YOUR GOAL: Return exactly those lines of the material below that fall between the line holding "scientific name: Muntiacus muntjak" and the line holding "label granularity: sequence-level", inclusive.

RECORDS FOR THIS TASK:
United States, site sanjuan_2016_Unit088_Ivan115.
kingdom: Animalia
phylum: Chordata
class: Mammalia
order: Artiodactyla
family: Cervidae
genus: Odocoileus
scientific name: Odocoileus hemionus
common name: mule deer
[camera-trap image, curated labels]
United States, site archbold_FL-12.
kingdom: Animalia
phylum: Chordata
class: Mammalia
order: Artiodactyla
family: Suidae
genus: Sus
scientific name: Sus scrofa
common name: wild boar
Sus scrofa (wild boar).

==

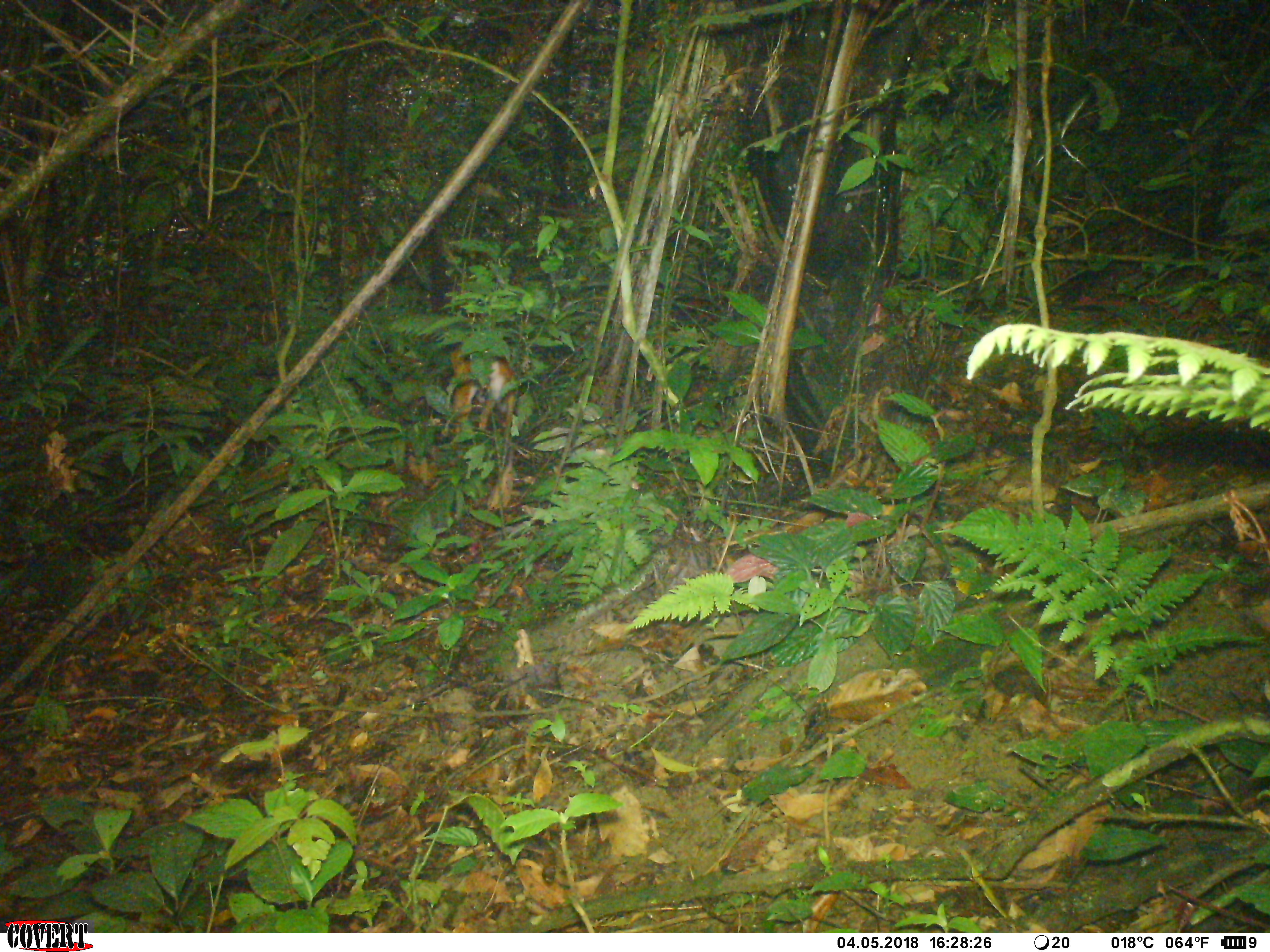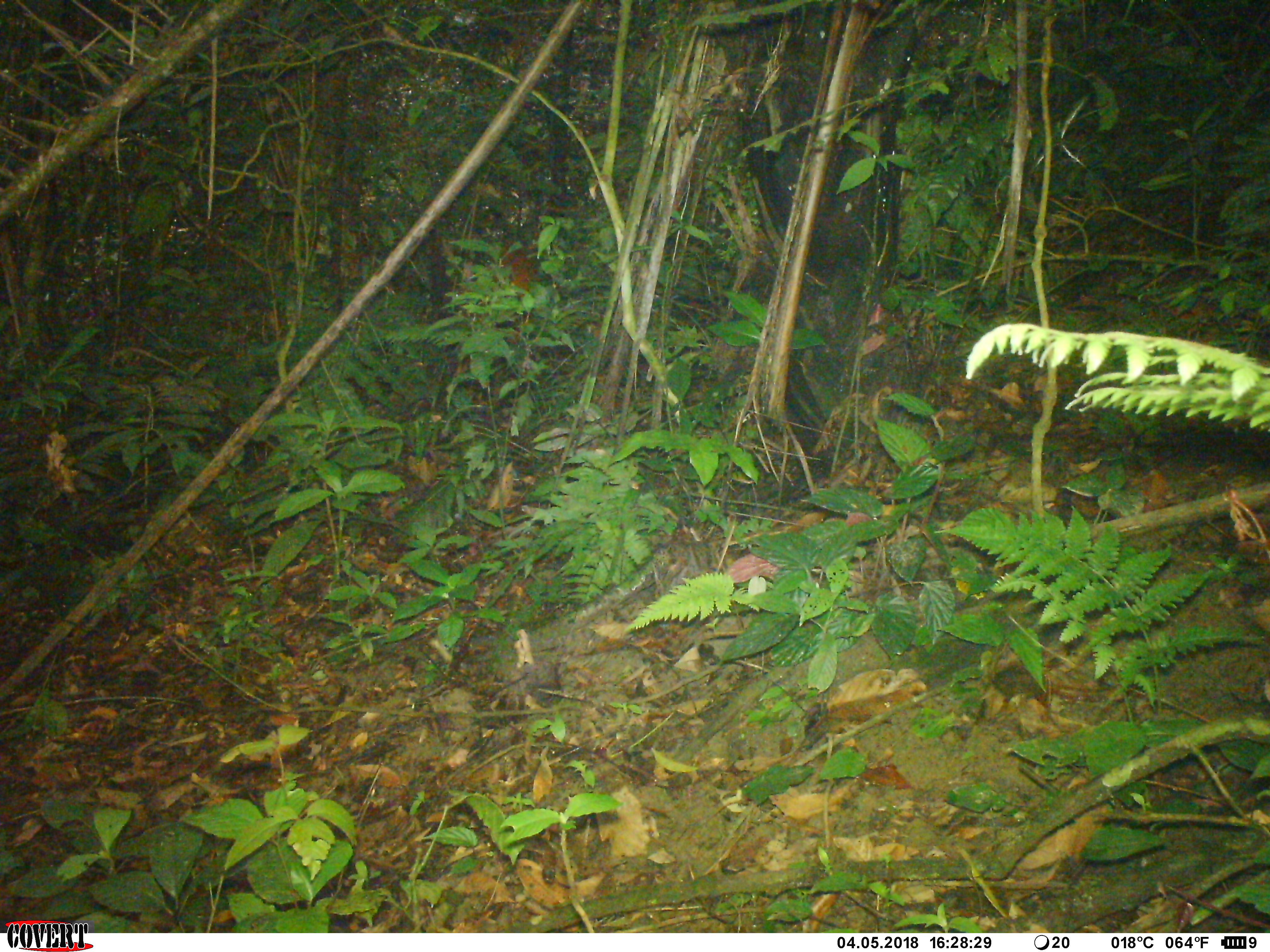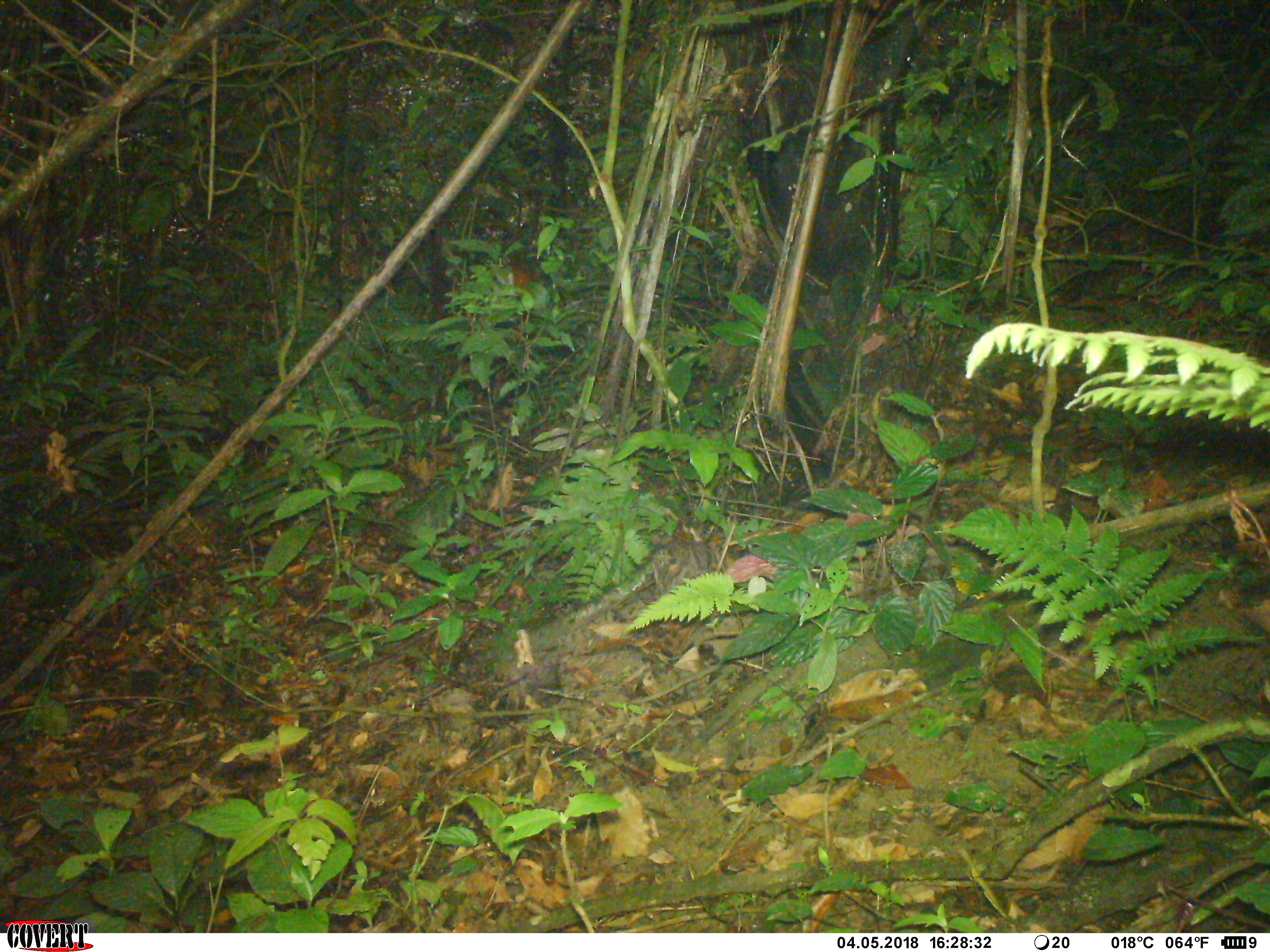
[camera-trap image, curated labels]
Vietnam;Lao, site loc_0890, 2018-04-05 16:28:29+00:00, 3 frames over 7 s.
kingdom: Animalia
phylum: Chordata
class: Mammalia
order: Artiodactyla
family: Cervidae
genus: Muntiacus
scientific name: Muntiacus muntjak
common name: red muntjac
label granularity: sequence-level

EXERCISE SOLUTION:
scientific name: Muntiacus muntjak
common name: red muntjac
label granularity: sequence-level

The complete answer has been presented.